Dataset extract:
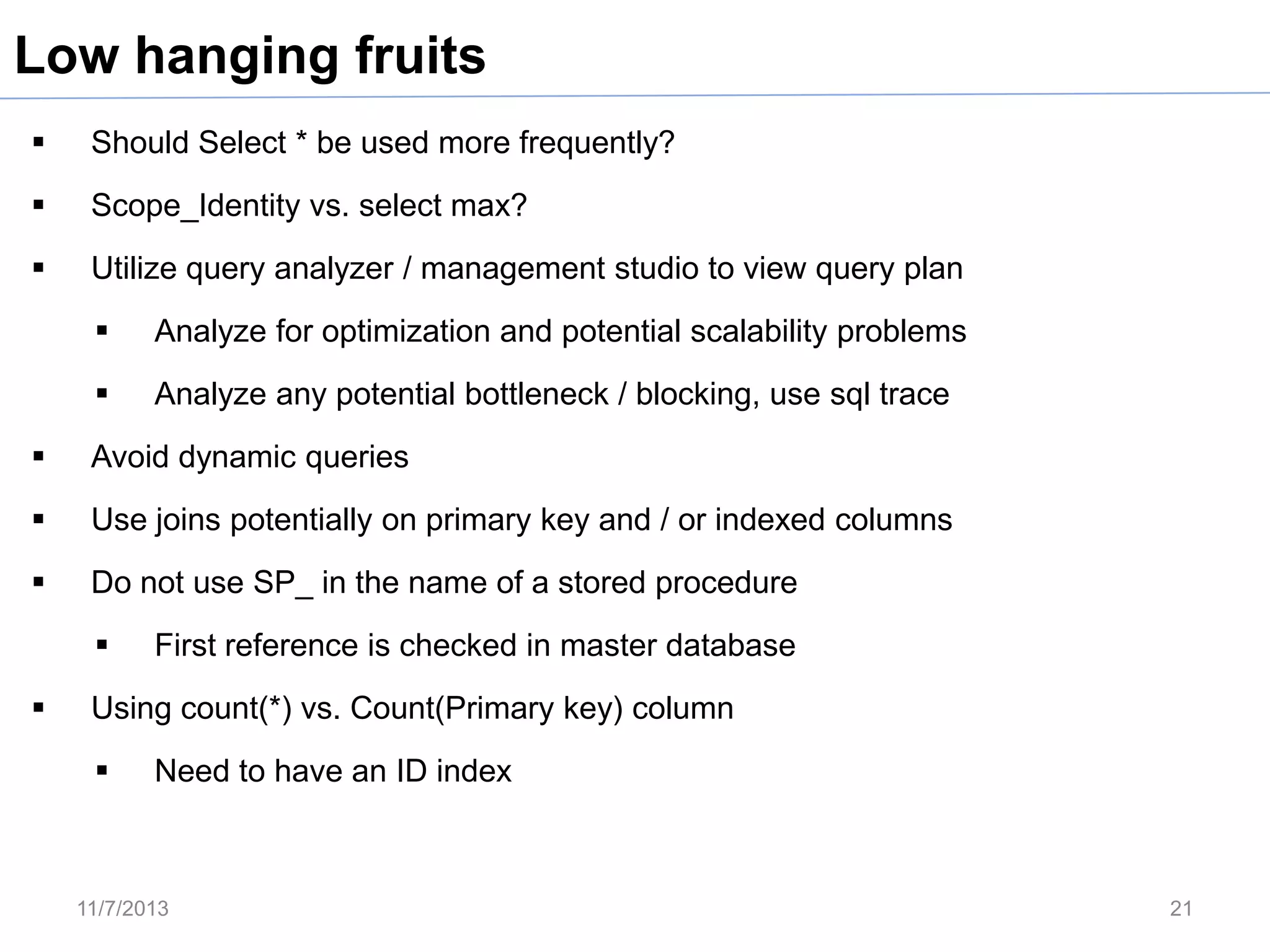 Low hanging fruits

▪ Should Select * be used more frequently?

▪ Scope_Identity vs. select max?

▪ Utilize query analyzer / management studio to view query plan

▪ Analyze for optimization and potential scalability problems

▪ Analyze any potential bottleneck / blocking, use sql trace

▪ Avoid dynamic queries

▪ Use joins potentially on primary key and / or indexed columns

▪ Do not use SP_ in the name of a stored procedure

▪ First reference is checked in master database

▪ Using count(*) vs. Count(Primary key) column

▪ Need to have an ID index

11/7/2013

21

What is expected: Print, with pictures removed, exactly the lines of the records above from the top through the line containing "potential scalability problems".

Answer to the exercise:
 Low hanging fruits

▪ Should Select * be used more frequently?

▪ Scope_Identity vs. select max?

▪ Utilize query analyzer / management studio to view query plan

▪ Analyze for optimization and potential scalability problems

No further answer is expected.